WRITTEN EXERCISE 1: In the post about the 2:1 dimetric rotation matrix, where did the writer first ask the question?
WRITTEN EXERCISE 2: Carry on the post about the 2:1 dimetric rotation matrix from its last sentence.

READING PASSAGE:

# 2:1 Diametric rotation matrix for a 2D orthographic projection

I asked this question in the game dev stack exchange, but didn't get a response. This is more of a math question with an application in game development so I hope it's alright if I ask here.

I'm trying to implement a 2D isometric game, well diametric with a 2:1 pixel ratio. To do this I have a 2D image of a cube I drew with pixel editing software, where for every pixel up, there are two pixels to the right. I'd like to post an image of it but I don't have the reputation for it. It looks something like this. From what I read this is called dimetric projection, and is composed of two axis rotations, one is 45 degrees about the x axis and the other one is arctan(1/2) around the z. Here is some more detail.

COLLECTED DATA:

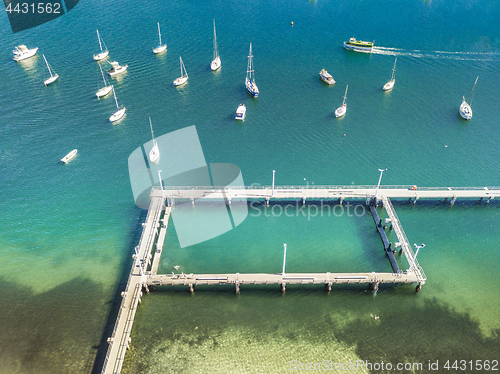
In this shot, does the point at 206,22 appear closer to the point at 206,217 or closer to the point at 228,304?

OUTPUT 1: In the game dev stack exchange

OUTPUT 2:
I tried to calculate the rotation matrix, but when I use this to convert an (x,y,z) in Cartesian coordinates to isometric world space coordinates(x,y,z`) the cube images do not align correctly with each other, leading me to believe I am missing something else to this problem, or my math is wrong. I have found ways online to fudge it, but they all ignore the z axis which I require. I'm not sure if I did my rotation matrix correctly but here it is:

$$\begin{bmatrix} 1/\sqrt{2} & 0 & -1/\sqrt(2) \\ 1\sqrt{10} & 2/\sqrt{5} & -1/\sqrt{10} \\ -1\sqrt{2/5} & 1/\sqrt{5} & \sqrt{2/5} \\ \end{bmatrix}$$

Edit: I can now upload pictures of what I have working, notice how the images are offset. The blue coordinates are the Cartesian positions before the isometric transformations.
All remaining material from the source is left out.